▸ **WHAT TO DO**: Reproduce the following lines verbatim, leaving out the pictures.

Start DATA PROVIDED

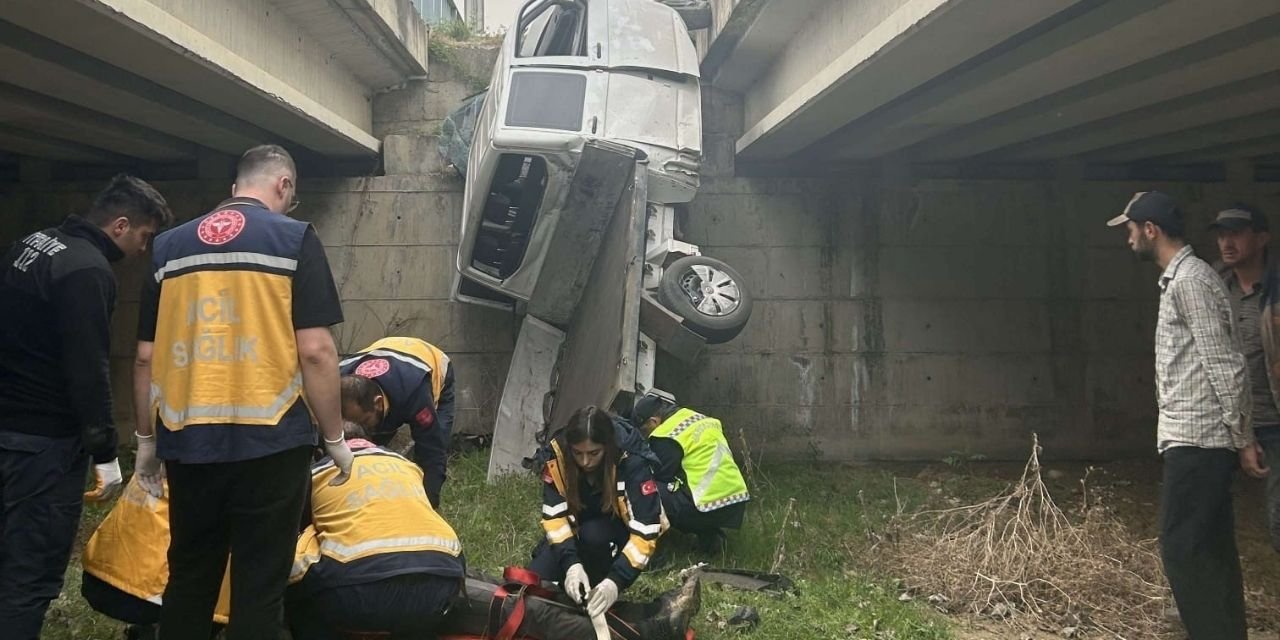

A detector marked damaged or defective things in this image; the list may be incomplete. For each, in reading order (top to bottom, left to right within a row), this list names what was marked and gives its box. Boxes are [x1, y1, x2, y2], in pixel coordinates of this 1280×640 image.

crashed white vehicle [456, 0, 700, 292]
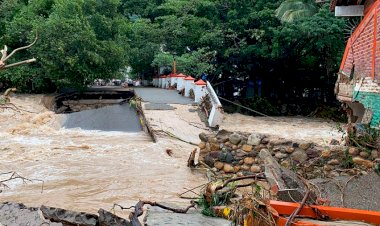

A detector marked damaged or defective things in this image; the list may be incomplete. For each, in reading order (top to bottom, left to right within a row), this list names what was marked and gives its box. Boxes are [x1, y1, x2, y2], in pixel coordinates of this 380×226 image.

damaged building [336, 0, 380, 127]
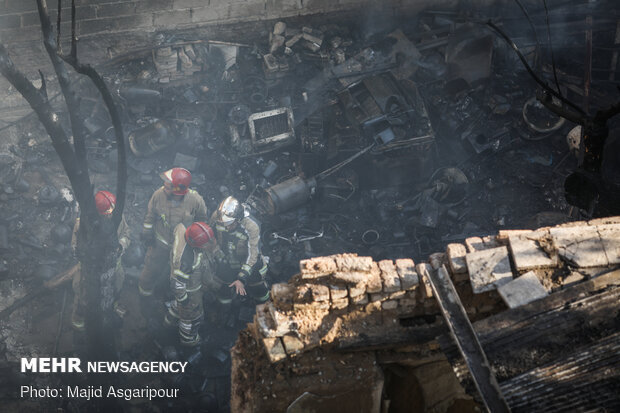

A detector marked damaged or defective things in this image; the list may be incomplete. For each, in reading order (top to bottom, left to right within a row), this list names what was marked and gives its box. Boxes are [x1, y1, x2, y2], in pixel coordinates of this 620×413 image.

damaged wall [230, 217, 620, 410]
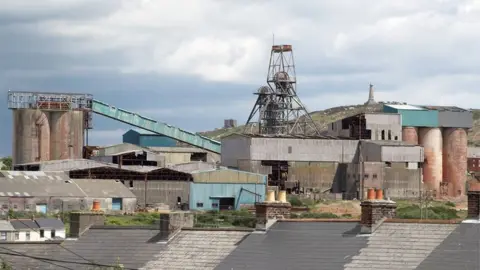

End DATA PROVIDED

▸ **SOLUTION FOR THIS EXERCISE**:
A detector marked damaged or defective things in this image; the list may be incomplete. For each, in reading order (top to bottom, left to right within a row), this list names what was marked and gives its box. Boxes are [x1, y1, x2, y2], in pixel coordinates of this 1280×640 image.

crashed white vehicle [456, 0, 700, 292]

A detector marked damaged or defective things in this image; the list may be incomplete. For each, in reading order (top to bottom, left to right within a row), this list names what was marked and gives its box. Boxes are [x1, y1, x2, y2], in pixel coordinates of this 380×226 image.

damaged building [336, 0, 380, 127]

A detector marked damaged or defective things in this image; the list may be incomplete. For each, in reading order (top to bottom, left to right within a row), this list names what was marked and gives its box. Boxes are [x1, y1, x2, y2], in pixel coordinates of this 620×413 image.

damaged wall [230, 217, 620, 410]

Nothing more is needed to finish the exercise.